Most people treated by a Family Physician would also not likely see significant benefit at this time from precision medicine as they are simply free of such significant diseases that would encourage investment in this area of medicine. Certainly the example of identifying an as-of-yet unforeseen disease through genomic sequencing is exciting and potentially worthwhile, but we don’t have the requisite knowledge of many of those genes, how they interact with other genes that specify the severity, timing, or impact of the disease on the individual, or whether a gene carrier will actually contract the illness. The data from our known genome is immense and terribly confusing, and thus we still don’t have a great grasp of what it all entails.

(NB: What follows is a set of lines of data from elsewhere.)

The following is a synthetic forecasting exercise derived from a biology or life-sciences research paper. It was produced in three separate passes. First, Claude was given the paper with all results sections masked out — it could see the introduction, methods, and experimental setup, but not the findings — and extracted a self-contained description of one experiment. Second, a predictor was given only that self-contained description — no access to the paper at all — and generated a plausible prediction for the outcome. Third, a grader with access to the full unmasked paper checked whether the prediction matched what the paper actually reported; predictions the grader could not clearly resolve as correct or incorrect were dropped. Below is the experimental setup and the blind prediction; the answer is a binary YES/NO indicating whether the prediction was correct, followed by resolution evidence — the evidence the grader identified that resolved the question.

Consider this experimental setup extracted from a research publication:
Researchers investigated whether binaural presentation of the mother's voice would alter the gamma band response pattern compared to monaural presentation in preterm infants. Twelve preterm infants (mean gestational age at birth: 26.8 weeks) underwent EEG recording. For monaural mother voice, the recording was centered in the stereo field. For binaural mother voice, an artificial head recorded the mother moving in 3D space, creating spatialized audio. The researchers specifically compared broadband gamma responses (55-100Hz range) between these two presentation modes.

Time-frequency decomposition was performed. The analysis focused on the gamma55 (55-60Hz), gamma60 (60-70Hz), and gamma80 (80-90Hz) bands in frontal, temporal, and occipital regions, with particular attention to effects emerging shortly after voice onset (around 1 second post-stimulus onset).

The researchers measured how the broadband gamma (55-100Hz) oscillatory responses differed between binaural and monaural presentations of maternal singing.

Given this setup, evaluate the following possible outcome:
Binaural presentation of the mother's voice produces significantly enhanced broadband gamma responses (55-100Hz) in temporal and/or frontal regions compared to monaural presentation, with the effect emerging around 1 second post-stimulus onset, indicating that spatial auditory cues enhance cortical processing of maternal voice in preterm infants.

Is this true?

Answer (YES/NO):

So how has the Human Genome Project provided an investment of $140 to every $1 spent? Since this has not directly impacted the vast majority of people in the US, why have such savings been possible? Because the known impact on precision medicine lies in relatively few diagnoses and treatments that tend to cost a significant proportion of our health care dollars. Francis Collins, Director of the National Institutes of Health, has stated that the initial focus will be on oncologic diseases, with others following thereafter, though many other debilitating diseases fit within this general realm as well.
One aspect of precision medicine not often discussed is the potential use in this information to decrease or even eliminate humans in pharmaceutical experimentation. As discussed in Bertalan Mesko’s recent work The Guide to the Future of Medicine, many platforms that create simulated models of human physiology are already being developed to this end. If a genome with certain characteristics is added to these models, a more precise (excuse the pun) answer could be found to the efficacy of a given treatment. This would provide a huge boon to safer and more accurate ways of testing novel therapies, providing indirect benefit to many beyond the above mentioned scope.
Hopefully by the time the near future investment in precision medicine provides better answers to oncologic diseases and treatments, we will have more answers to how this can be implemented in many more common diseases and treatments. Then will Family Physicians and other primary care physicians have even information with which to care for their patients.